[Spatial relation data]
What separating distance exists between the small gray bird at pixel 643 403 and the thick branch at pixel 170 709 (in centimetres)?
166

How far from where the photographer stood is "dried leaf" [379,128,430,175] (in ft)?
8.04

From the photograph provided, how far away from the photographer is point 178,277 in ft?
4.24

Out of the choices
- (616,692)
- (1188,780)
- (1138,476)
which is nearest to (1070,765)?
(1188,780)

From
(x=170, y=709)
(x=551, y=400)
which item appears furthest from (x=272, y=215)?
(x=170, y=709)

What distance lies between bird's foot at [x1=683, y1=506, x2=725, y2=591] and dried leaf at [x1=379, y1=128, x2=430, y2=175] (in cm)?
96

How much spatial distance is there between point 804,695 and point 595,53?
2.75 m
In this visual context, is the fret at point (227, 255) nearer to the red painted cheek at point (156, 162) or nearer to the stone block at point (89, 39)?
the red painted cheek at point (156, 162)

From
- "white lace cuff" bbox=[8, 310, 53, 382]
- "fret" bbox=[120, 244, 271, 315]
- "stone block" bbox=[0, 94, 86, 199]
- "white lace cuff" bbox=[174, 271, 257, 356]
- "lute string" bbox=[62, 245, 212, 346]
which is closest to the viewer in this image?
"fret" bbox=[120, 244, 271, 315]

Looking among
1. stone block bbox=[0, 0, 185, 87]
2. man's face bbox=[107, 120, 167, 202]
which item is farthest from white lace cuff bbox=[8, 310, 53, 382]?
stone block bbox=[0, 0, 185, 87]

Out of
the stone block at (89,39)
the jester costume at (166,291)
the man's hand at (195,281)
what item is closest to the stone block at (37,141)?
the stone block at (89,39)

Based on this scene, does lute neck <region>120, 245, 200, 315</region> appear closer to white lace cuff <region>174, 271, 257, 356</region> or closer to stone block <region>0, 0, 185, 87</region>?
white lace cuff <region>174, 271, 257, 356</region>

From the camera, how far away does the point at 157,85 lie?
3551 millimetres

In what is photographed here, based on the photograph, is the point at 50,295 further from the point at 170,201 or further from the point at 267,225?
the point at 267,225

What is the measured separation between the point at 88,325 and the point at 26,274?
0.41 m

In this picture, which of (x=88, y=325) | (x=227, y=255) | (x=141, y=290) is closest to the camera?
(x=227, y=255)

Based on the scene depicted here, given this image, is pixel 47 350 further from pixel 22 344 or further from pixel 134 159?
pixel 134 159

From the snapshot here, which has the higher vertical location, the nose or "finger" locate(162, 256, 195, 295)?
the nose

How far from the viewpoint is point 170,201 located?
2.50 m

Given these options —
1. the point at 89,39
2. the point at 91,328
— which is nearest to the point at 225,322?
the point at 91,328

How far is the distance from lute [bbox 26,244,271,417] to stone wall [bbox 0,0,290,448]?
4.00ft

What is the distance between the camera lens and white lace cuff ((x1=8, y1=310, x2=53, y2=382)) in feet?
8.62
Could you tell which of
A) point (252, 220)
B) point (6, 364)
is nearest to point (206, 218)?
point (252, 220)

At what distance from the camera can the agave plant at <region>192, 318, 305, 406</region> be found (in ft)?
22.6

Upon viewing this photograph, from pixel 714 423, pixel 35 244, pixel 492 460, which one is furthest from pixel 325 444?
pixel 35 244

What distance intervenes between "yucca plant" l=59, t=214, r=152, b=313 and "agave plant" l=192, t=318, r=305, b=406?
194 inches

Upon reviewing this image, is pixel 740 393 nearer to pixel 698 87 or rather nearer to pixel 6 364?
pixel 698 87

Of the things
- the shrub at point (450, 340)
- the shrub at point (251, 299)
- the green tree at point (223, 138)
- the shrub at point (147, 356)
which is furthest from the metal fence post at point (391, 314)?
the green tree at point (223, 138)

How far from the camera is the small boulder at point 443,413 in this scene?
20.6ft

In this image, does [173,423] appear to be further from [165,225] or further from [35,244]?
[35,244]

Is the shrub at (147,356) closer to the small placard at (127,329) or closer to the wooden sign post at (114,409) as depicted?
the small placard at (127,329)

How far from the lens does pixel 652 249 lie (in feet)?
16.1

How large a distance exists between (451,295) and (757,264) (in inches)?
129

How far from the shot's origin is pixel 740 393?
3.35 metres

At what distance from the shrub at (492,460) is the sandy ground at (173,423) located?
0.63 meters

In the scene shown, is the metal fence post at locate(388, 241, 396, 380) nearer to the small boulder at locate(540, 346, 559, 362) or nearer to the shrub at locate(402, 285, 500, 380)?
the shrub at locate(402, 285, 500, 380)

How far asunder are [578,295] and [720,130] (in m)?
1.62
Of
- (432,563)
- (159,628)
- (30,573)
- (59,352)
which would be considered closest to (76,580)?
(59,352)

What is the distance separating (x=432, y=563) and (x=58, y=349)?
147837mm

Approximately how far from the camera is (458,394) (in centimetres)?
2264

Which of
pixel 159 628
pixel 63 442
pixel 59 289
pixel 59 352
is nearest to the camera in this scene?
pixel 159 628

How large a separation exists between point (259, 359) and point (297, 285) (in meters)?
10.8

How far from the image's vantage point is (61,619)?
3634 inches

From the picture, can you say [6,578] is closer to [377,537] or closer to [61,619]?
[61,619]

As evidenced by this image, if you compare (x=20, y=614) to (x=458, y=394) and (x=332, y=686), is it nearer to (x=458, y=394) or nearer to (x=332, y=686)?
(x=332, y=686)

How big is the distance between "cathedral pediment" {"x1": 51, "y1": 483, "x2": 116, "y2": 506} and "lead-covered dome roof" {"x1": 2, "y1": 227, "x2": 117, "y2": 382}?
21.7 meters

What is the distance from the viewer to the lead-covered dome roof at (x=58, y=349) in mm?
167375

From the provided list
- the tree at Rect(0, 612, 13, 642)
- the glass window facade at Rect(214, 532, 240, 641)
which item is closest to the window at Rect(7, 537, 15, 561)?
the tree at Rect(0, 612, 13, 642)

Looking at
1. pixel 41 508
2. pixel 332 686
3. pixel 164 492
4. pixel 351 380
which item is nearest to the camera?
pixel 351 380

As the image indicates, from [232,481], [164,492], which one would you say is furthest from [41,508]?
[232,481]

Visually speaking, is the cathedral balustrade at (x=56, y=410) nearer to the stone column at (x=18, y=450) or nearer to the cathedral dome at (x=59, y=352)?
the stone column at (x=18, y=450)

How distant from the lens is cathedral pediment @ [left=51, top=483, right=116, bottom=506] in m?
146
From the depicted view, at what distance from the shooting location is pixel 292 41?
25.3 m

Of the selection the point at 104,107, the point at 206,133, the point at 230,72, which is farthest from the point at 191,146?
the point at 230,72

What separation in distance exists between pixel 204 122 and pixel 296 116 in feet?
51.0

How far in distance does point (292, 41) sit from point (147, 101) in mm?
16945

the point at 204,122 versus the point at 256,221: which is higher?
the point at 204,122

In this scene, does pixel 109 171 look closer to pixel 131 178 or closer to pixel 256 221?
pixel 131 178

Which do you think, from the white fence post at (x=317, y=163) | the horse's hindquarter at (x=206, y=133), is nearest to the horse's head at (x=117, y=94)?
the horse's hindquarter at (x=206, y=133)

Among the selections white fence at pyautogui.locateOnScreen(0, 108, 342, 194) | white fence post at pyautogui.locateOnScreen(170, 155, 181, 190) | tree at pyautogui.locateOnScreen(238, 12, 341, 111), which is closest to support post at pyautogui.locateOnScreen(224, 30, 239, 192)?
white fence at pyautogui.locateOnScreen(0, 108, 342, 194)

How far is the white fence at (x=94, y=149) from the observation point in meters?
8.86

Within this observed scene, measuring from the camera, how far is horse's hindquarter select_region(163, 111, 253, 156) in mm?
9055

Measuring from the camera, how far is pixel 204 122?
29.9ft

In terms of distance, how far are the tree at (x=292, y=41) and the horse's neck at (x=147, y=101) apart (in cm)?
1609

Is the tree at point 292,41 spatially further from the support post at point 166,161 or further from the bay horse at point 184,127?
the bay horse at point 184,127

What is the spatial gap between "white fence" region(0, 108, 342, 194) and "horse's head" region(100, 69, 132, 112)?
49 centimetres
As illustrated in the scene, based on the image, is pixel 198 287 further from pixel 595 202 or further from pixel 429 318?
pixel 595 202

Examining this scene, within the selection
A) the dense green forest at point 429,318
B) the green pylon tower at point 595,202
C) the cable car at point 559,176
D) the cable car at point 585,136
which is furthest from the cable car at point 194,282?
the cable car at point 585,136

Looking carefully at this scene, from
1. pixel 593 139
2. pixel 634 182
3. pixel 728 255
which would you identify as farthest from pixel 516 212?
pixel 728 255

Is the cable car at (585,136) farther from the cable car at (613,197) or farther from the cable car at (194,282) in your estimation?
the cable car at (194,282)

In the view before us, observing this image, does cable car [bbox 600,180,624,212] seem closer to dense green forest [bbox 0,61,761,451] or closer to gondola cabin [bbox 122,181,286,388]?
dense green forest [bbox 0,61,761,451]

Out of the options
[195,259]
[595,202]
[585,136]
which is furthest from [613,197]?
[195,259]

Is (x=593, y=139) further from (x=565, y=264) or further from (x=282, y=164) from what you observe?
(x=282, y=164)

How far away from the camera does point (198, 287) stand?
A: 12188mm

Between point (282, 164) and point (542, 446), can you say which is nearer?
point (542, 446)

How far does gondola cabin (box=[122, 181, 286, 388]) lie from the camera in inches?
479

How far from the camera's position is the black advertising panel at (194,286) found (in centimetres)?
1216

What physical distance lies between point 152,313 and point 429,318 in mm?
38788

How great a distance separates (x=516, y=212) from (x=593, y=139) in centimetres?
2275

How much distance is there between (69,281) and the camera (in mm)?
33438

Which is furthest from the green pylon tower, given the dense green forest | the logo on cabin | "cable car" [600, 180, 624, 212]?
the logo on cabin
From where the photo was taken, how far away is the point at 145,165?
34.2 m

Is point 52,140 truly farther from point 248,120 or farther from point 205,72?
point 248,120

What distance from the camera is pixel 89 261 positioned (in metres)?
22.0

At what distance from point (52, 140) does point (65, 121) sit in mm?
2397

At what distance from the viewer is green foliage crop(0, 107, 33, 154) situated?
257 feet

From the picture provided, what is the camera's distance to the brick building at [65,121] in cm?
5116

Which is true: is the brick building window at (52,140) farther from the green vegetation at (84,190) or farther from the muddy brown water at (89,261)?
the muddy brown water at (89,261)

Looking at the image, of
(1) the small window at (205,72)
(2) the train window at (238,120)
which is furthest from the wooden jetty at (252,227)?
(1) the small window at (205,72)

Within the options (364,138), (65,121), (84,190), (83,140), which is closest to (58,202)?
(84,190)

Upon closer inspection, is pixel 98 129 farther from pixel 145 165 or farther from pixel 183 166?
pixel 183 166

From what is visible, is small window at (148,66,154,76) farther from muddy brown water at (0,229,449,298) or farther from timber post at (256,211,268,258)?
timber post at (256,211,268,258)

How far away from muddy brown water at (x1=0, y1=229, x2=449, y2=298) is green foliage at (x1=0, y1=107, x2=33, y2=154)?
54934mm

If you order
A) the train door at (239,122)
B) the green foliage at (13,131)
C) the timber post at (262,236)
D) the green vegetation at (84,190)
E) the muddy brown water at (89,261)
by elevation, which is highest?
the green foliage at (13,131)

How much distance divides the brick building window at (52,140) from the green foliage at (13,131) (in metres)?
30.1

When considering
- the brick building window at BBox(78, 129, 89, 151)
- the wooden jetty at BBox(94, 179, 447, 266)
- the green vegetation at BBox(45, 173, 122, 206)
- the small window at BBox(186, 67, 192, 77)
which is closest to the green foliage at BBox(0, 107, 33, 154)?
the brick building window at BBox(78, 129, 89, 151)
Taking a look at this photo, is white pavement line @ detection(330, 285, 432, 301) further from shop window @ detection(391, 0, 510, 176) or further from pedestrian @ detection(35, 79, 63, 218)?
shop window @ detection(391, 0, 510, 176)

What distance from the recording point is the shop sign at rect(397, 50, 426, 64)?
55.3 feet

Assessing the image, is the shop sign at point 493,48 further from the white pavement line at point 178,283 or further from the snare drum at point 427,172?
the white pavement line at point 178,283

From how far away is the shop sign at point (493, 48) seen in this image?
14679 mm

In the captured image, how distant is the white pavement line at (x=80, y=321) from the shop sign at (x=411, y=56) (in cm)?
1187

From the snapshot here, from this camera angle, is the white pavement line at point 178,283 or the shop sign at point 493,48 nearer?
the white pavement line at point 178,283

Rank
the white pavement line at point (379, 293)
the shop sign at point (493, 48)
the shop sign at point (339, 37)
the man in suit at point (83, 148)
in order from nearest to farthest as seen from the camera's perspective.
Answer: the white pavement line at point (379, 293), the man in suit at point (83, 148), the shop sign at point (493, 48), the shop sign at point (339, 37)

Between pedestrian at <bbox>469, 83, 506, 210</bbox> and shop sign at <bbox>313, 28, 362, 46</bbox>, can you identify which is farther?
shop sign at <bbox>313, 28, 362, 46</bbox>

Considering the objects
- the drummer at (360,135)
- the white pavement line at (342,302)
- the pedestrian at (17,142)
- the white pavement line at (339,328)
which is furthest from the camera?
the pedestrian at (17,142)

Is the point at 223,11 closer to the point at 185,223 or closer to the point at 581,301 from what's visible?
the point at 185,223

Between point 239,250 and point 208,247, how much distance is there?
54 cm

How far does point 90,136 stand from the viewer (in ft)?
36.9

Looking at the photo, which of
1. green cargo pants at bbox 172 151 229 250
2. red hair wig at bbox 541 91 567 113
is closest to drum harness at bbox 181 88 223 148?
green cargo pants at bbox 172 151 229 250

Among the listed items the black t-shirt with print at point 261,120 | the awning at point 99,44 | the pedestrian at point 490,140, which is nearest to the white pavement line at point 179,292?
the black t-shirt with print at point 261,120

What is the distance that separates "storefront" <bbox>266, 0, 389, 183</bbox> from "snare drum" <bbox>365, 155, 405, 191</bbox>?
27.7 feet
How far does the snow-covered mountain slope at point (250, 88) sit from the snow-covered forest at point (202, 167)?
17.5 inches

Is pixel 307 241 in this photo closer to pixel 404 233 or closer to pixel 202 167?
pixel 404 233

● WRITTEN PROBLEM
Copy the rows from the line containing "Is the point at 223,11" through the end of the rows, both included, substituting "canopy" for "awning" and leaving everything else unchanged.

● TASK SOLUTION
Is the point at 223,11 closer to the point at 185,223 or closer to the point at 581,301 from what's visible?
the point at 185,223

Between point 239,250 and point 208,247, how much distance is there?
54 cm

How far does point 90,136 stand from the viewer (in ft)?
36.9

Looking at the photo, which of
1. green cargo pants at bbox 172 151 229 250
2. red hair wig at bbox 541 91 567 113
is closest to drum harness at bbox 181 88 223 148?
green cargo pants at bbox 172 151 229 250

Among the listed items the black t-shirt with print at point 261,120 | the canopy at point 99,44 | the pedestrian at point 490,140, which is nearest to the white pavement line at point 179,292?
the black t-shirt with print at point 261,120

What is the distance that separates "storefront" <bbox>266, 0, 389, 183</bbox> from "snare drum" <bbox>365, 155, 405, 191</bbox>?
27.7 feet
How far does the snow-covered mountain slope at point (250, 88) sit from the snow-covered forest at point (202, 167)?
17.5 inches

Is pixel 307 241 in this photo closer to pixel 404 233 or closer to pixel 202 167?
pixel 404 233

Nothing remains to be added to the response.